30% of hereditary diseases could be prevented by genetic testing

A group of research scientists from the Genomics Unit of Women's Health Dexeus, led by Dr. Anna Abulí and Dr. Xavier Estivill, conducted a comprehensive study on a sample of 1,301 individuals to identify whether they carried recessive genetic mutations which could foster the transmission of hereditary diseases to offspring. These kinds of diseases are expressed only when both parents carry a given genetic mutation so that the offspring receives two copies of the same mutated gene. However, the likelihood of transmission is 25%. Thus, since many people may be carriers of these mutations without expressing the disease, it may go undetected in a couple's personal or family medical history

This prompted Dexeus Women’s Health to join forces with qGenomics in order to develop a specific test called qCarrier, to detect genetic alterations in 200 genes associated with more than 300 hereditary diseases, and which the researchers used in their study in order to identify possible carriers. The study population which totalled 1,301 individuals included 483 oocyte donors, 635 male partners of donor egg recipients, 105 women undergoing assisted reproduction techniques with donor sperm, and 39 couples who had previously undergone preconception genetic testing.

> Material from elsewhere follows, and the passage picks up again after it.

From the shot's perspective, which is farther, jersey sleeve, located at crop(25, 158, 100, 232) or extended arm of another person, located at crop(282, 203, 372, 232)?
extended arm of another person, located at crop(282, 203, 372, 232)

Results showed that 56% of the 1,301 test subjects were carriers of at least one recessive gene mutation associated with the development of a hereditary disease, and 1.7% of oocyte donors were excluded from the egg donation program because they were carriers of an X-linked disorder.

The authors of this study suggest offering systematic genetic screening tests for recessive mutations in the context of gamete (egg and sperm) donation programmes, to donors and to any person and/or partner planning to have children (with or without fertility problems) in order to inform them of the possible risks and decide which reproductive option to choose in order to prevent genetic diseases.

The study is available in the online edition of Human Mutation. Human Mutation.

NGS-Based Assay for the Identification of Individuals Carrying Recessive Genetic Mutations in Reproductive Medicine.
Hum Mutat. 2016 Jun;37(6):516-23. doi: 10.1002/humu.22989. Epub 2016 Apr 15.